Corrective Action: 12 Duplicate Sanity Episode Documents Created by Content Pipeline
Date: 2026-03-24 Category: Idempotency Failure -- Non-Deterministic Document Creation Impact: 12 phantom episode documents in Sanity CMS polluting GROQ queries for "Value-First Platform: AI Data Readiness - Mar 17, 2026." No user-facing website impact. Resolution Time: Same session as discovery Filed by: Q (Instruction Optimizer)
Incident
What Happened
The content pipeline (agents/content-pipeline/run-pipeline.ts) created 12 duplicate episode documents in Sanity CMS between Mar 17 13:40 UTC and Mar 18 04:48 UTC -- roughly one per hour. All 12 duplicates had random auto-generated Sanity IDs, no slug, no airDate, and no meaningful content beyond a title.
The real episode document (episode-vf-platform-ai-data-readiness-2026-03-17) had been created correctly on Mar 15 by create-weekly-episodes.ts with a deterministic _id, slug, airDate, show reference, and full metadata.
What Should Have Happened
When the pipeline encountered an orphaned Mux recording, it should have matched it to the existing episode document by deterministic ID or searched for a matching episode before attempting creation.
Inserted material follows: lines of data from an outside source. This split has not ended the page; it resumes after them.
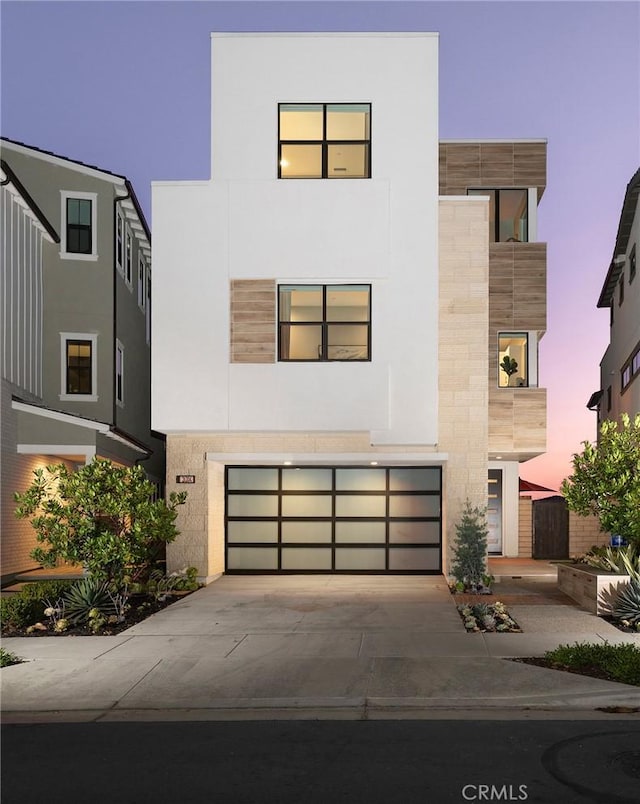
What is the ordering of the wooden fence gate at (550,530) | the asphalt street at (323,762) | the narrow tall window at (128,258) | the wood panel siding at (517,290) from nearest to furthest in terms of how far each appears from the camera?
the asphalt street at (323,762) → the wood panel siding at (517,290) → the wooden fence gate at (550,530) → the narrow tall window at (128,258)

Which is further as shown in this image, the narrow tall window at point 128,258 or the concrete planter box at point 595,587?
the narrow tall window at point 128,258

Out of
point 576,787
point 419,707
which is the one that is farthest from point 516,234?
point 576,787

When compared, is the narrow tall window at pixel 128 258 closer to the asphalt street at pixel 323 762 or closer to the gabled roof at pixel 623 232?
the gabled roof at pixel 623 232

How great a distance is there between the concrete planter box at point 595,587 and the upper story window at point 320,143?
9.76m

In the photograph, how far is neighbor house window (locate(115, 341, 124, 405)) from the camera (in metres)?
26.2

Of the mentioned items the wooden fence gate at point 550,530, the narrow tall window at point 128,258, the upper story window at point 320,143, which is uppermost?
the upper story window at point 320,143

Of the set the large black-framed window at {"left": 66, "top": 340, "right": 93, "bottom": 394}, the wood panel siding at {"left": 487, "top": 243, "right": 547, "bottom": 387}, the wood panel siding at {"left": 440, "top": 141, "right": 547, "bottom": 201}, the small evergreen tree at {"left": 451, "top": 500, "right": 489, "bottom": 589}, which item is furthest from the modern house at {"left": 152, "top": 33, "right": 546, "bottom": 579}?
the large black-framed window at {"left": 66, "top": 340, "right": 93, "bottom": 394}

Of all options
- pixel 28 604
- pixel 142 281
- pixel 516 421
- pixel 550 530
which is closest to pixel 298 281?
pixel 516 421

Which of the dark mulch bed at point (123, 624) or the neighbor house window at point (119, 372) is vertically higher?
Answer: the neighbor house window at point (119, 372)

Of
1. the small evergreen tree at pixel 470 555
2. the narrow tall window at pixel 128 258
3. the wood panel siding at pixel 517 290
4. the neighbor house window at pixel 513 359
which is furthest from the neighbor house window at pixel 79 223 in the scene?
the small evergreen tree at pixel 470 555

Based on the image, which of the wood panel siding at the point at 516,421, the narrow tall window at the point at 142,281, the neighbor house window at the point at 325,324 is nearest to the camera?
the neighbor house window at the point at 325,324

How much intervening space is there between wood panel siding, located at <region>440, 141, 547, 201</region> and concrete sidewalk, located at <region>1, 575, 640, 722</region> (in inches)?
527

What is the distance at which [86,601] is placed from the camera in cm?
1436

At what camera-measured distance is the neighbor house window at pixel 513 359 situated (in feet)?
78.8
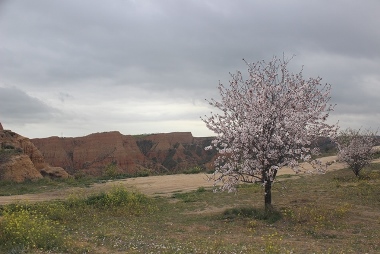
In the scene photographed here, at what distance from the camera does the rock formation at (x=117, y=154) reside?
8212 centimetres

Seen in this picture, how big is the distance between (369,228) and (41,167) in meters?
37.8

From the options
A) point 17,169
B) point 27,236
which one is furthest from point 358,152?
point 17,169

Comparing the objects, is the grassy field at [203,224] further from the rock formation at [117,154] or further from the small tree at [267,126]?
the rock formation at [117,154]

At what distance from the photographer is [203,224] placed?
563 inches

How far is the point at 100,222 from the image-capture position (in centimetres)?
1503

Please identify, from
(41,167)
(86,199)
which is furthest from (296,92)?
(41,167)

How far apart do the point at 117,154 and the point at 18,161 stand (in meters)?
47.5

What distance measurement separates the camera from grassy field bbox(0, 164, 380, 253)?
1034 cm

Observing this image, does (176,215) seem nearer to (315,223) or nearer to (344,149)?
(315,223)

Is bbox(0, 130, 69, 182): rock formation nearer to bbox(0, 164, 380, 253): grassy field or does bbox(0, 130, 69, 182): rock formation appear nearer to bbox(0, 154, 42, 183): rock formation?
bbox(0, 154, 42, 183): rock formation

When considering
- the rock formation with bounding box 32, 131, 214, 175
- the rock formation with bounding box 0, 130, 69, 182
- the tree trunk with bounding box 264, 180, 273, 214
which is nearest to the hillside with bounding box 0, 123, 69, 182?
the rock formation with bounding box 0, 130, 69, 182

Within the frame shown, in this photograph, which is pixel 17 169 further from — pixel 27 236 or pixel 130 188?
pixel 27 236

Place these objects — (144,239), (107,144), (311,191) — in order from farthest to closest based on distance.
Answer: (107,144)
(311,191)
(144,239)

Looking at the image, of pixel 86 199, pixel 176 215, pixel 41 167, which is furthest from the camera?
pixel 41 167
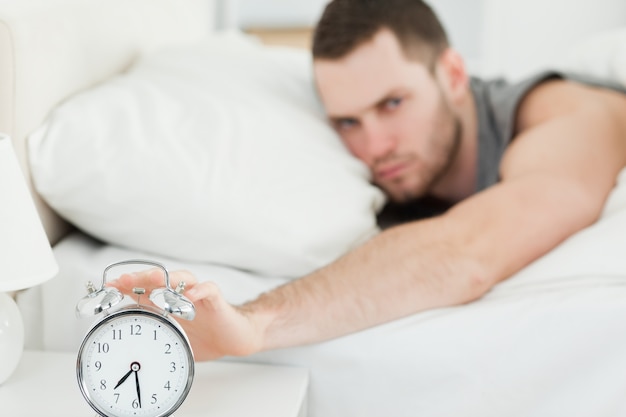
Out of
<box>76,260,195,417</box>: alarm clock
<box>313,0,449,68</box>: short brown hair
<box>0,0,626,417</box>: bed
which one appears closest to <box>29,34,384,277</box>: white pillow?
<box>0,0,626,417</box>: bed

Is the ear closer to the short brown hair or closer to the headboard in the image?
the short brown hair

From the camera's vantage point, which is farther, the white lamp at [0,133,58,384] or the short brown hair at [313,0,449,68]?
the short brown hair at [313,0,449,68]

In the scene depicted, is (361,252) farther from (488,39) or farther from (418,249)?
(488,39)

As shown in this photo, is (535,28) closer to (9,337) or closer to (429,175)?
(429,175)

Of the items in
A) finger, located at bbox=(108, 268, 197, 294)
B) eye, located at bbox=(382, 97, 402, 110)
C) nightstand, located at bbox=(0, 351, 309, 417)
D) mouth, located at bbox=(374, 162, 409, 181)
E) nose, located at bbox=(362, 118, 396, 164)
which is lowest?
nightstand, located at bbox=(0, 351, 309, 417)

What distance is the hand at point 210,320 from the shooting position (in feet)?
3.33

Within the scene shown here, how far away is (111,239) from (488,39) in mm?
2601

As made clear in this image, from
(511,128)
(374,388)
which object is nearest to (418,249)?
(374,388)

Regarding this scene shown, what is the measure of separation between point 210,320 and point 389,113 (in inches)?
32.8

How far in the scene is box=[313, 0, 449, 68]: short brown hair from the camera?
173 cm

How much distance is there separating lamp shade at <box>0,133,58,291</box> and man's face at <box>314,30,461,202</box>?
0.85 meters

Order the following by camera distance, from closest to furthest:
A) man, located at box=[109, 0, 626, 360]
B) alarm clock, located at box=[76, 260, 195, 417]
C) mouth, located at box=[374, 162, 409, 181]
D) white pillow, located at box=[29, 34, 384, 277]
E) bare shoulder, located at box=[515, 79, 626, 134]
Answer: alarm clock, located at box=[76, 260, 195, 417] < man, located at box=[109, 0, 626, 360] < white pillow, located at box=[29, 34, 384, 277] < bare shoulder, located at box=[515, 79, 626, 134] < mouth, located at box=[374, 162, 409, 181]

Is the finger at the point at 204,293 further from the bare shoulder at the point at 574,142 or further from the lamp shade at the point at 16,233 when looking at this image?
the bare shoulder at the point at 574,142

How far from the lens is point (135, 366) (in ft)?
3.11
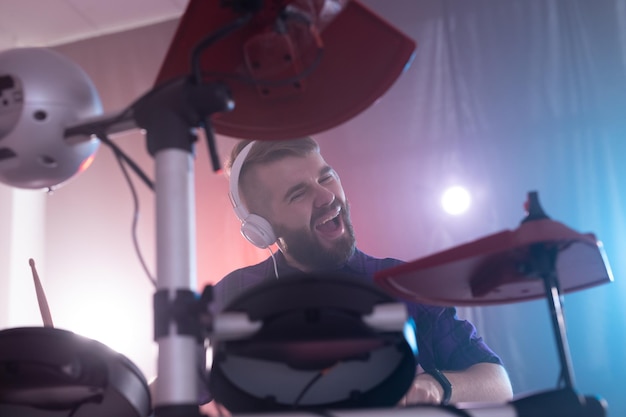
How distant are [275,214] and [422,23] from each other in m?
1.36

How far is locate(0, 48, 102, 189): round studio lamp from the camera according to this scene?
781 millimetres

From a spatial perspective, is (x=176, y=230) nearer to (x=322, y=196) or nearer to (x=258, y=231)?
(x=258, y=231)

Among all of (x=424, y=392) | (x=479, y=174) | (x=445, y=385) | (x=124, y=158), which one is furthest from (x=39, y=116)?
(x=479, y=174)

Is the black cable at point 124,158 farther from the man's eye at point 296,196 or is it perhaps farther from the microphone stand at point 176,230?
the man's eye at point 296,196

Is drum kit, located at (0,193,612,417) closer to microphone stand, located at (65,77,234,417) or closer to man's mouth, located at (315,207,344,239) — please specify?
microphone stand, located at (65,77,234,417)

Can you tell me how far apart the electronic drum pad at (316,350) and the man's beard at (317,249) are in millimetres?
1140

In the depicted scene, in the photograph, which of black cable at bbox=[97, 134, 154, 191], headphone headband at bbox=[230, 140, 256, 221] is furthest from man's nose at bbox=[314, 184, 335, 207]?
black cable at bbox=[97, 134, 154, 191]

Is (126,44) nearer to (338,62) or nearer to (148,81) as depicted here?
(148,81)

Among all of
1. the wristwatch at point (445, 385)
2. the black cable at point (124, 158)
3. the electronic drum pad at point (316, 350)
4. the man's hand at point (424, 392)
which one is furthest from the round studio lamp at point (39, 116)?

If a matching episode already existed, no new document should have been created.
Root Cause
The createEpisodeForAsset() function in run-pipeline.ts (line 556) used client.create() without specifying a deterministic _id. Sanity auto-generates random IDs when _id is omitted. Every time the pipeline ran and found an orphaned Mux recording without a linked episode, it created a new episode document instead of finding the existing one.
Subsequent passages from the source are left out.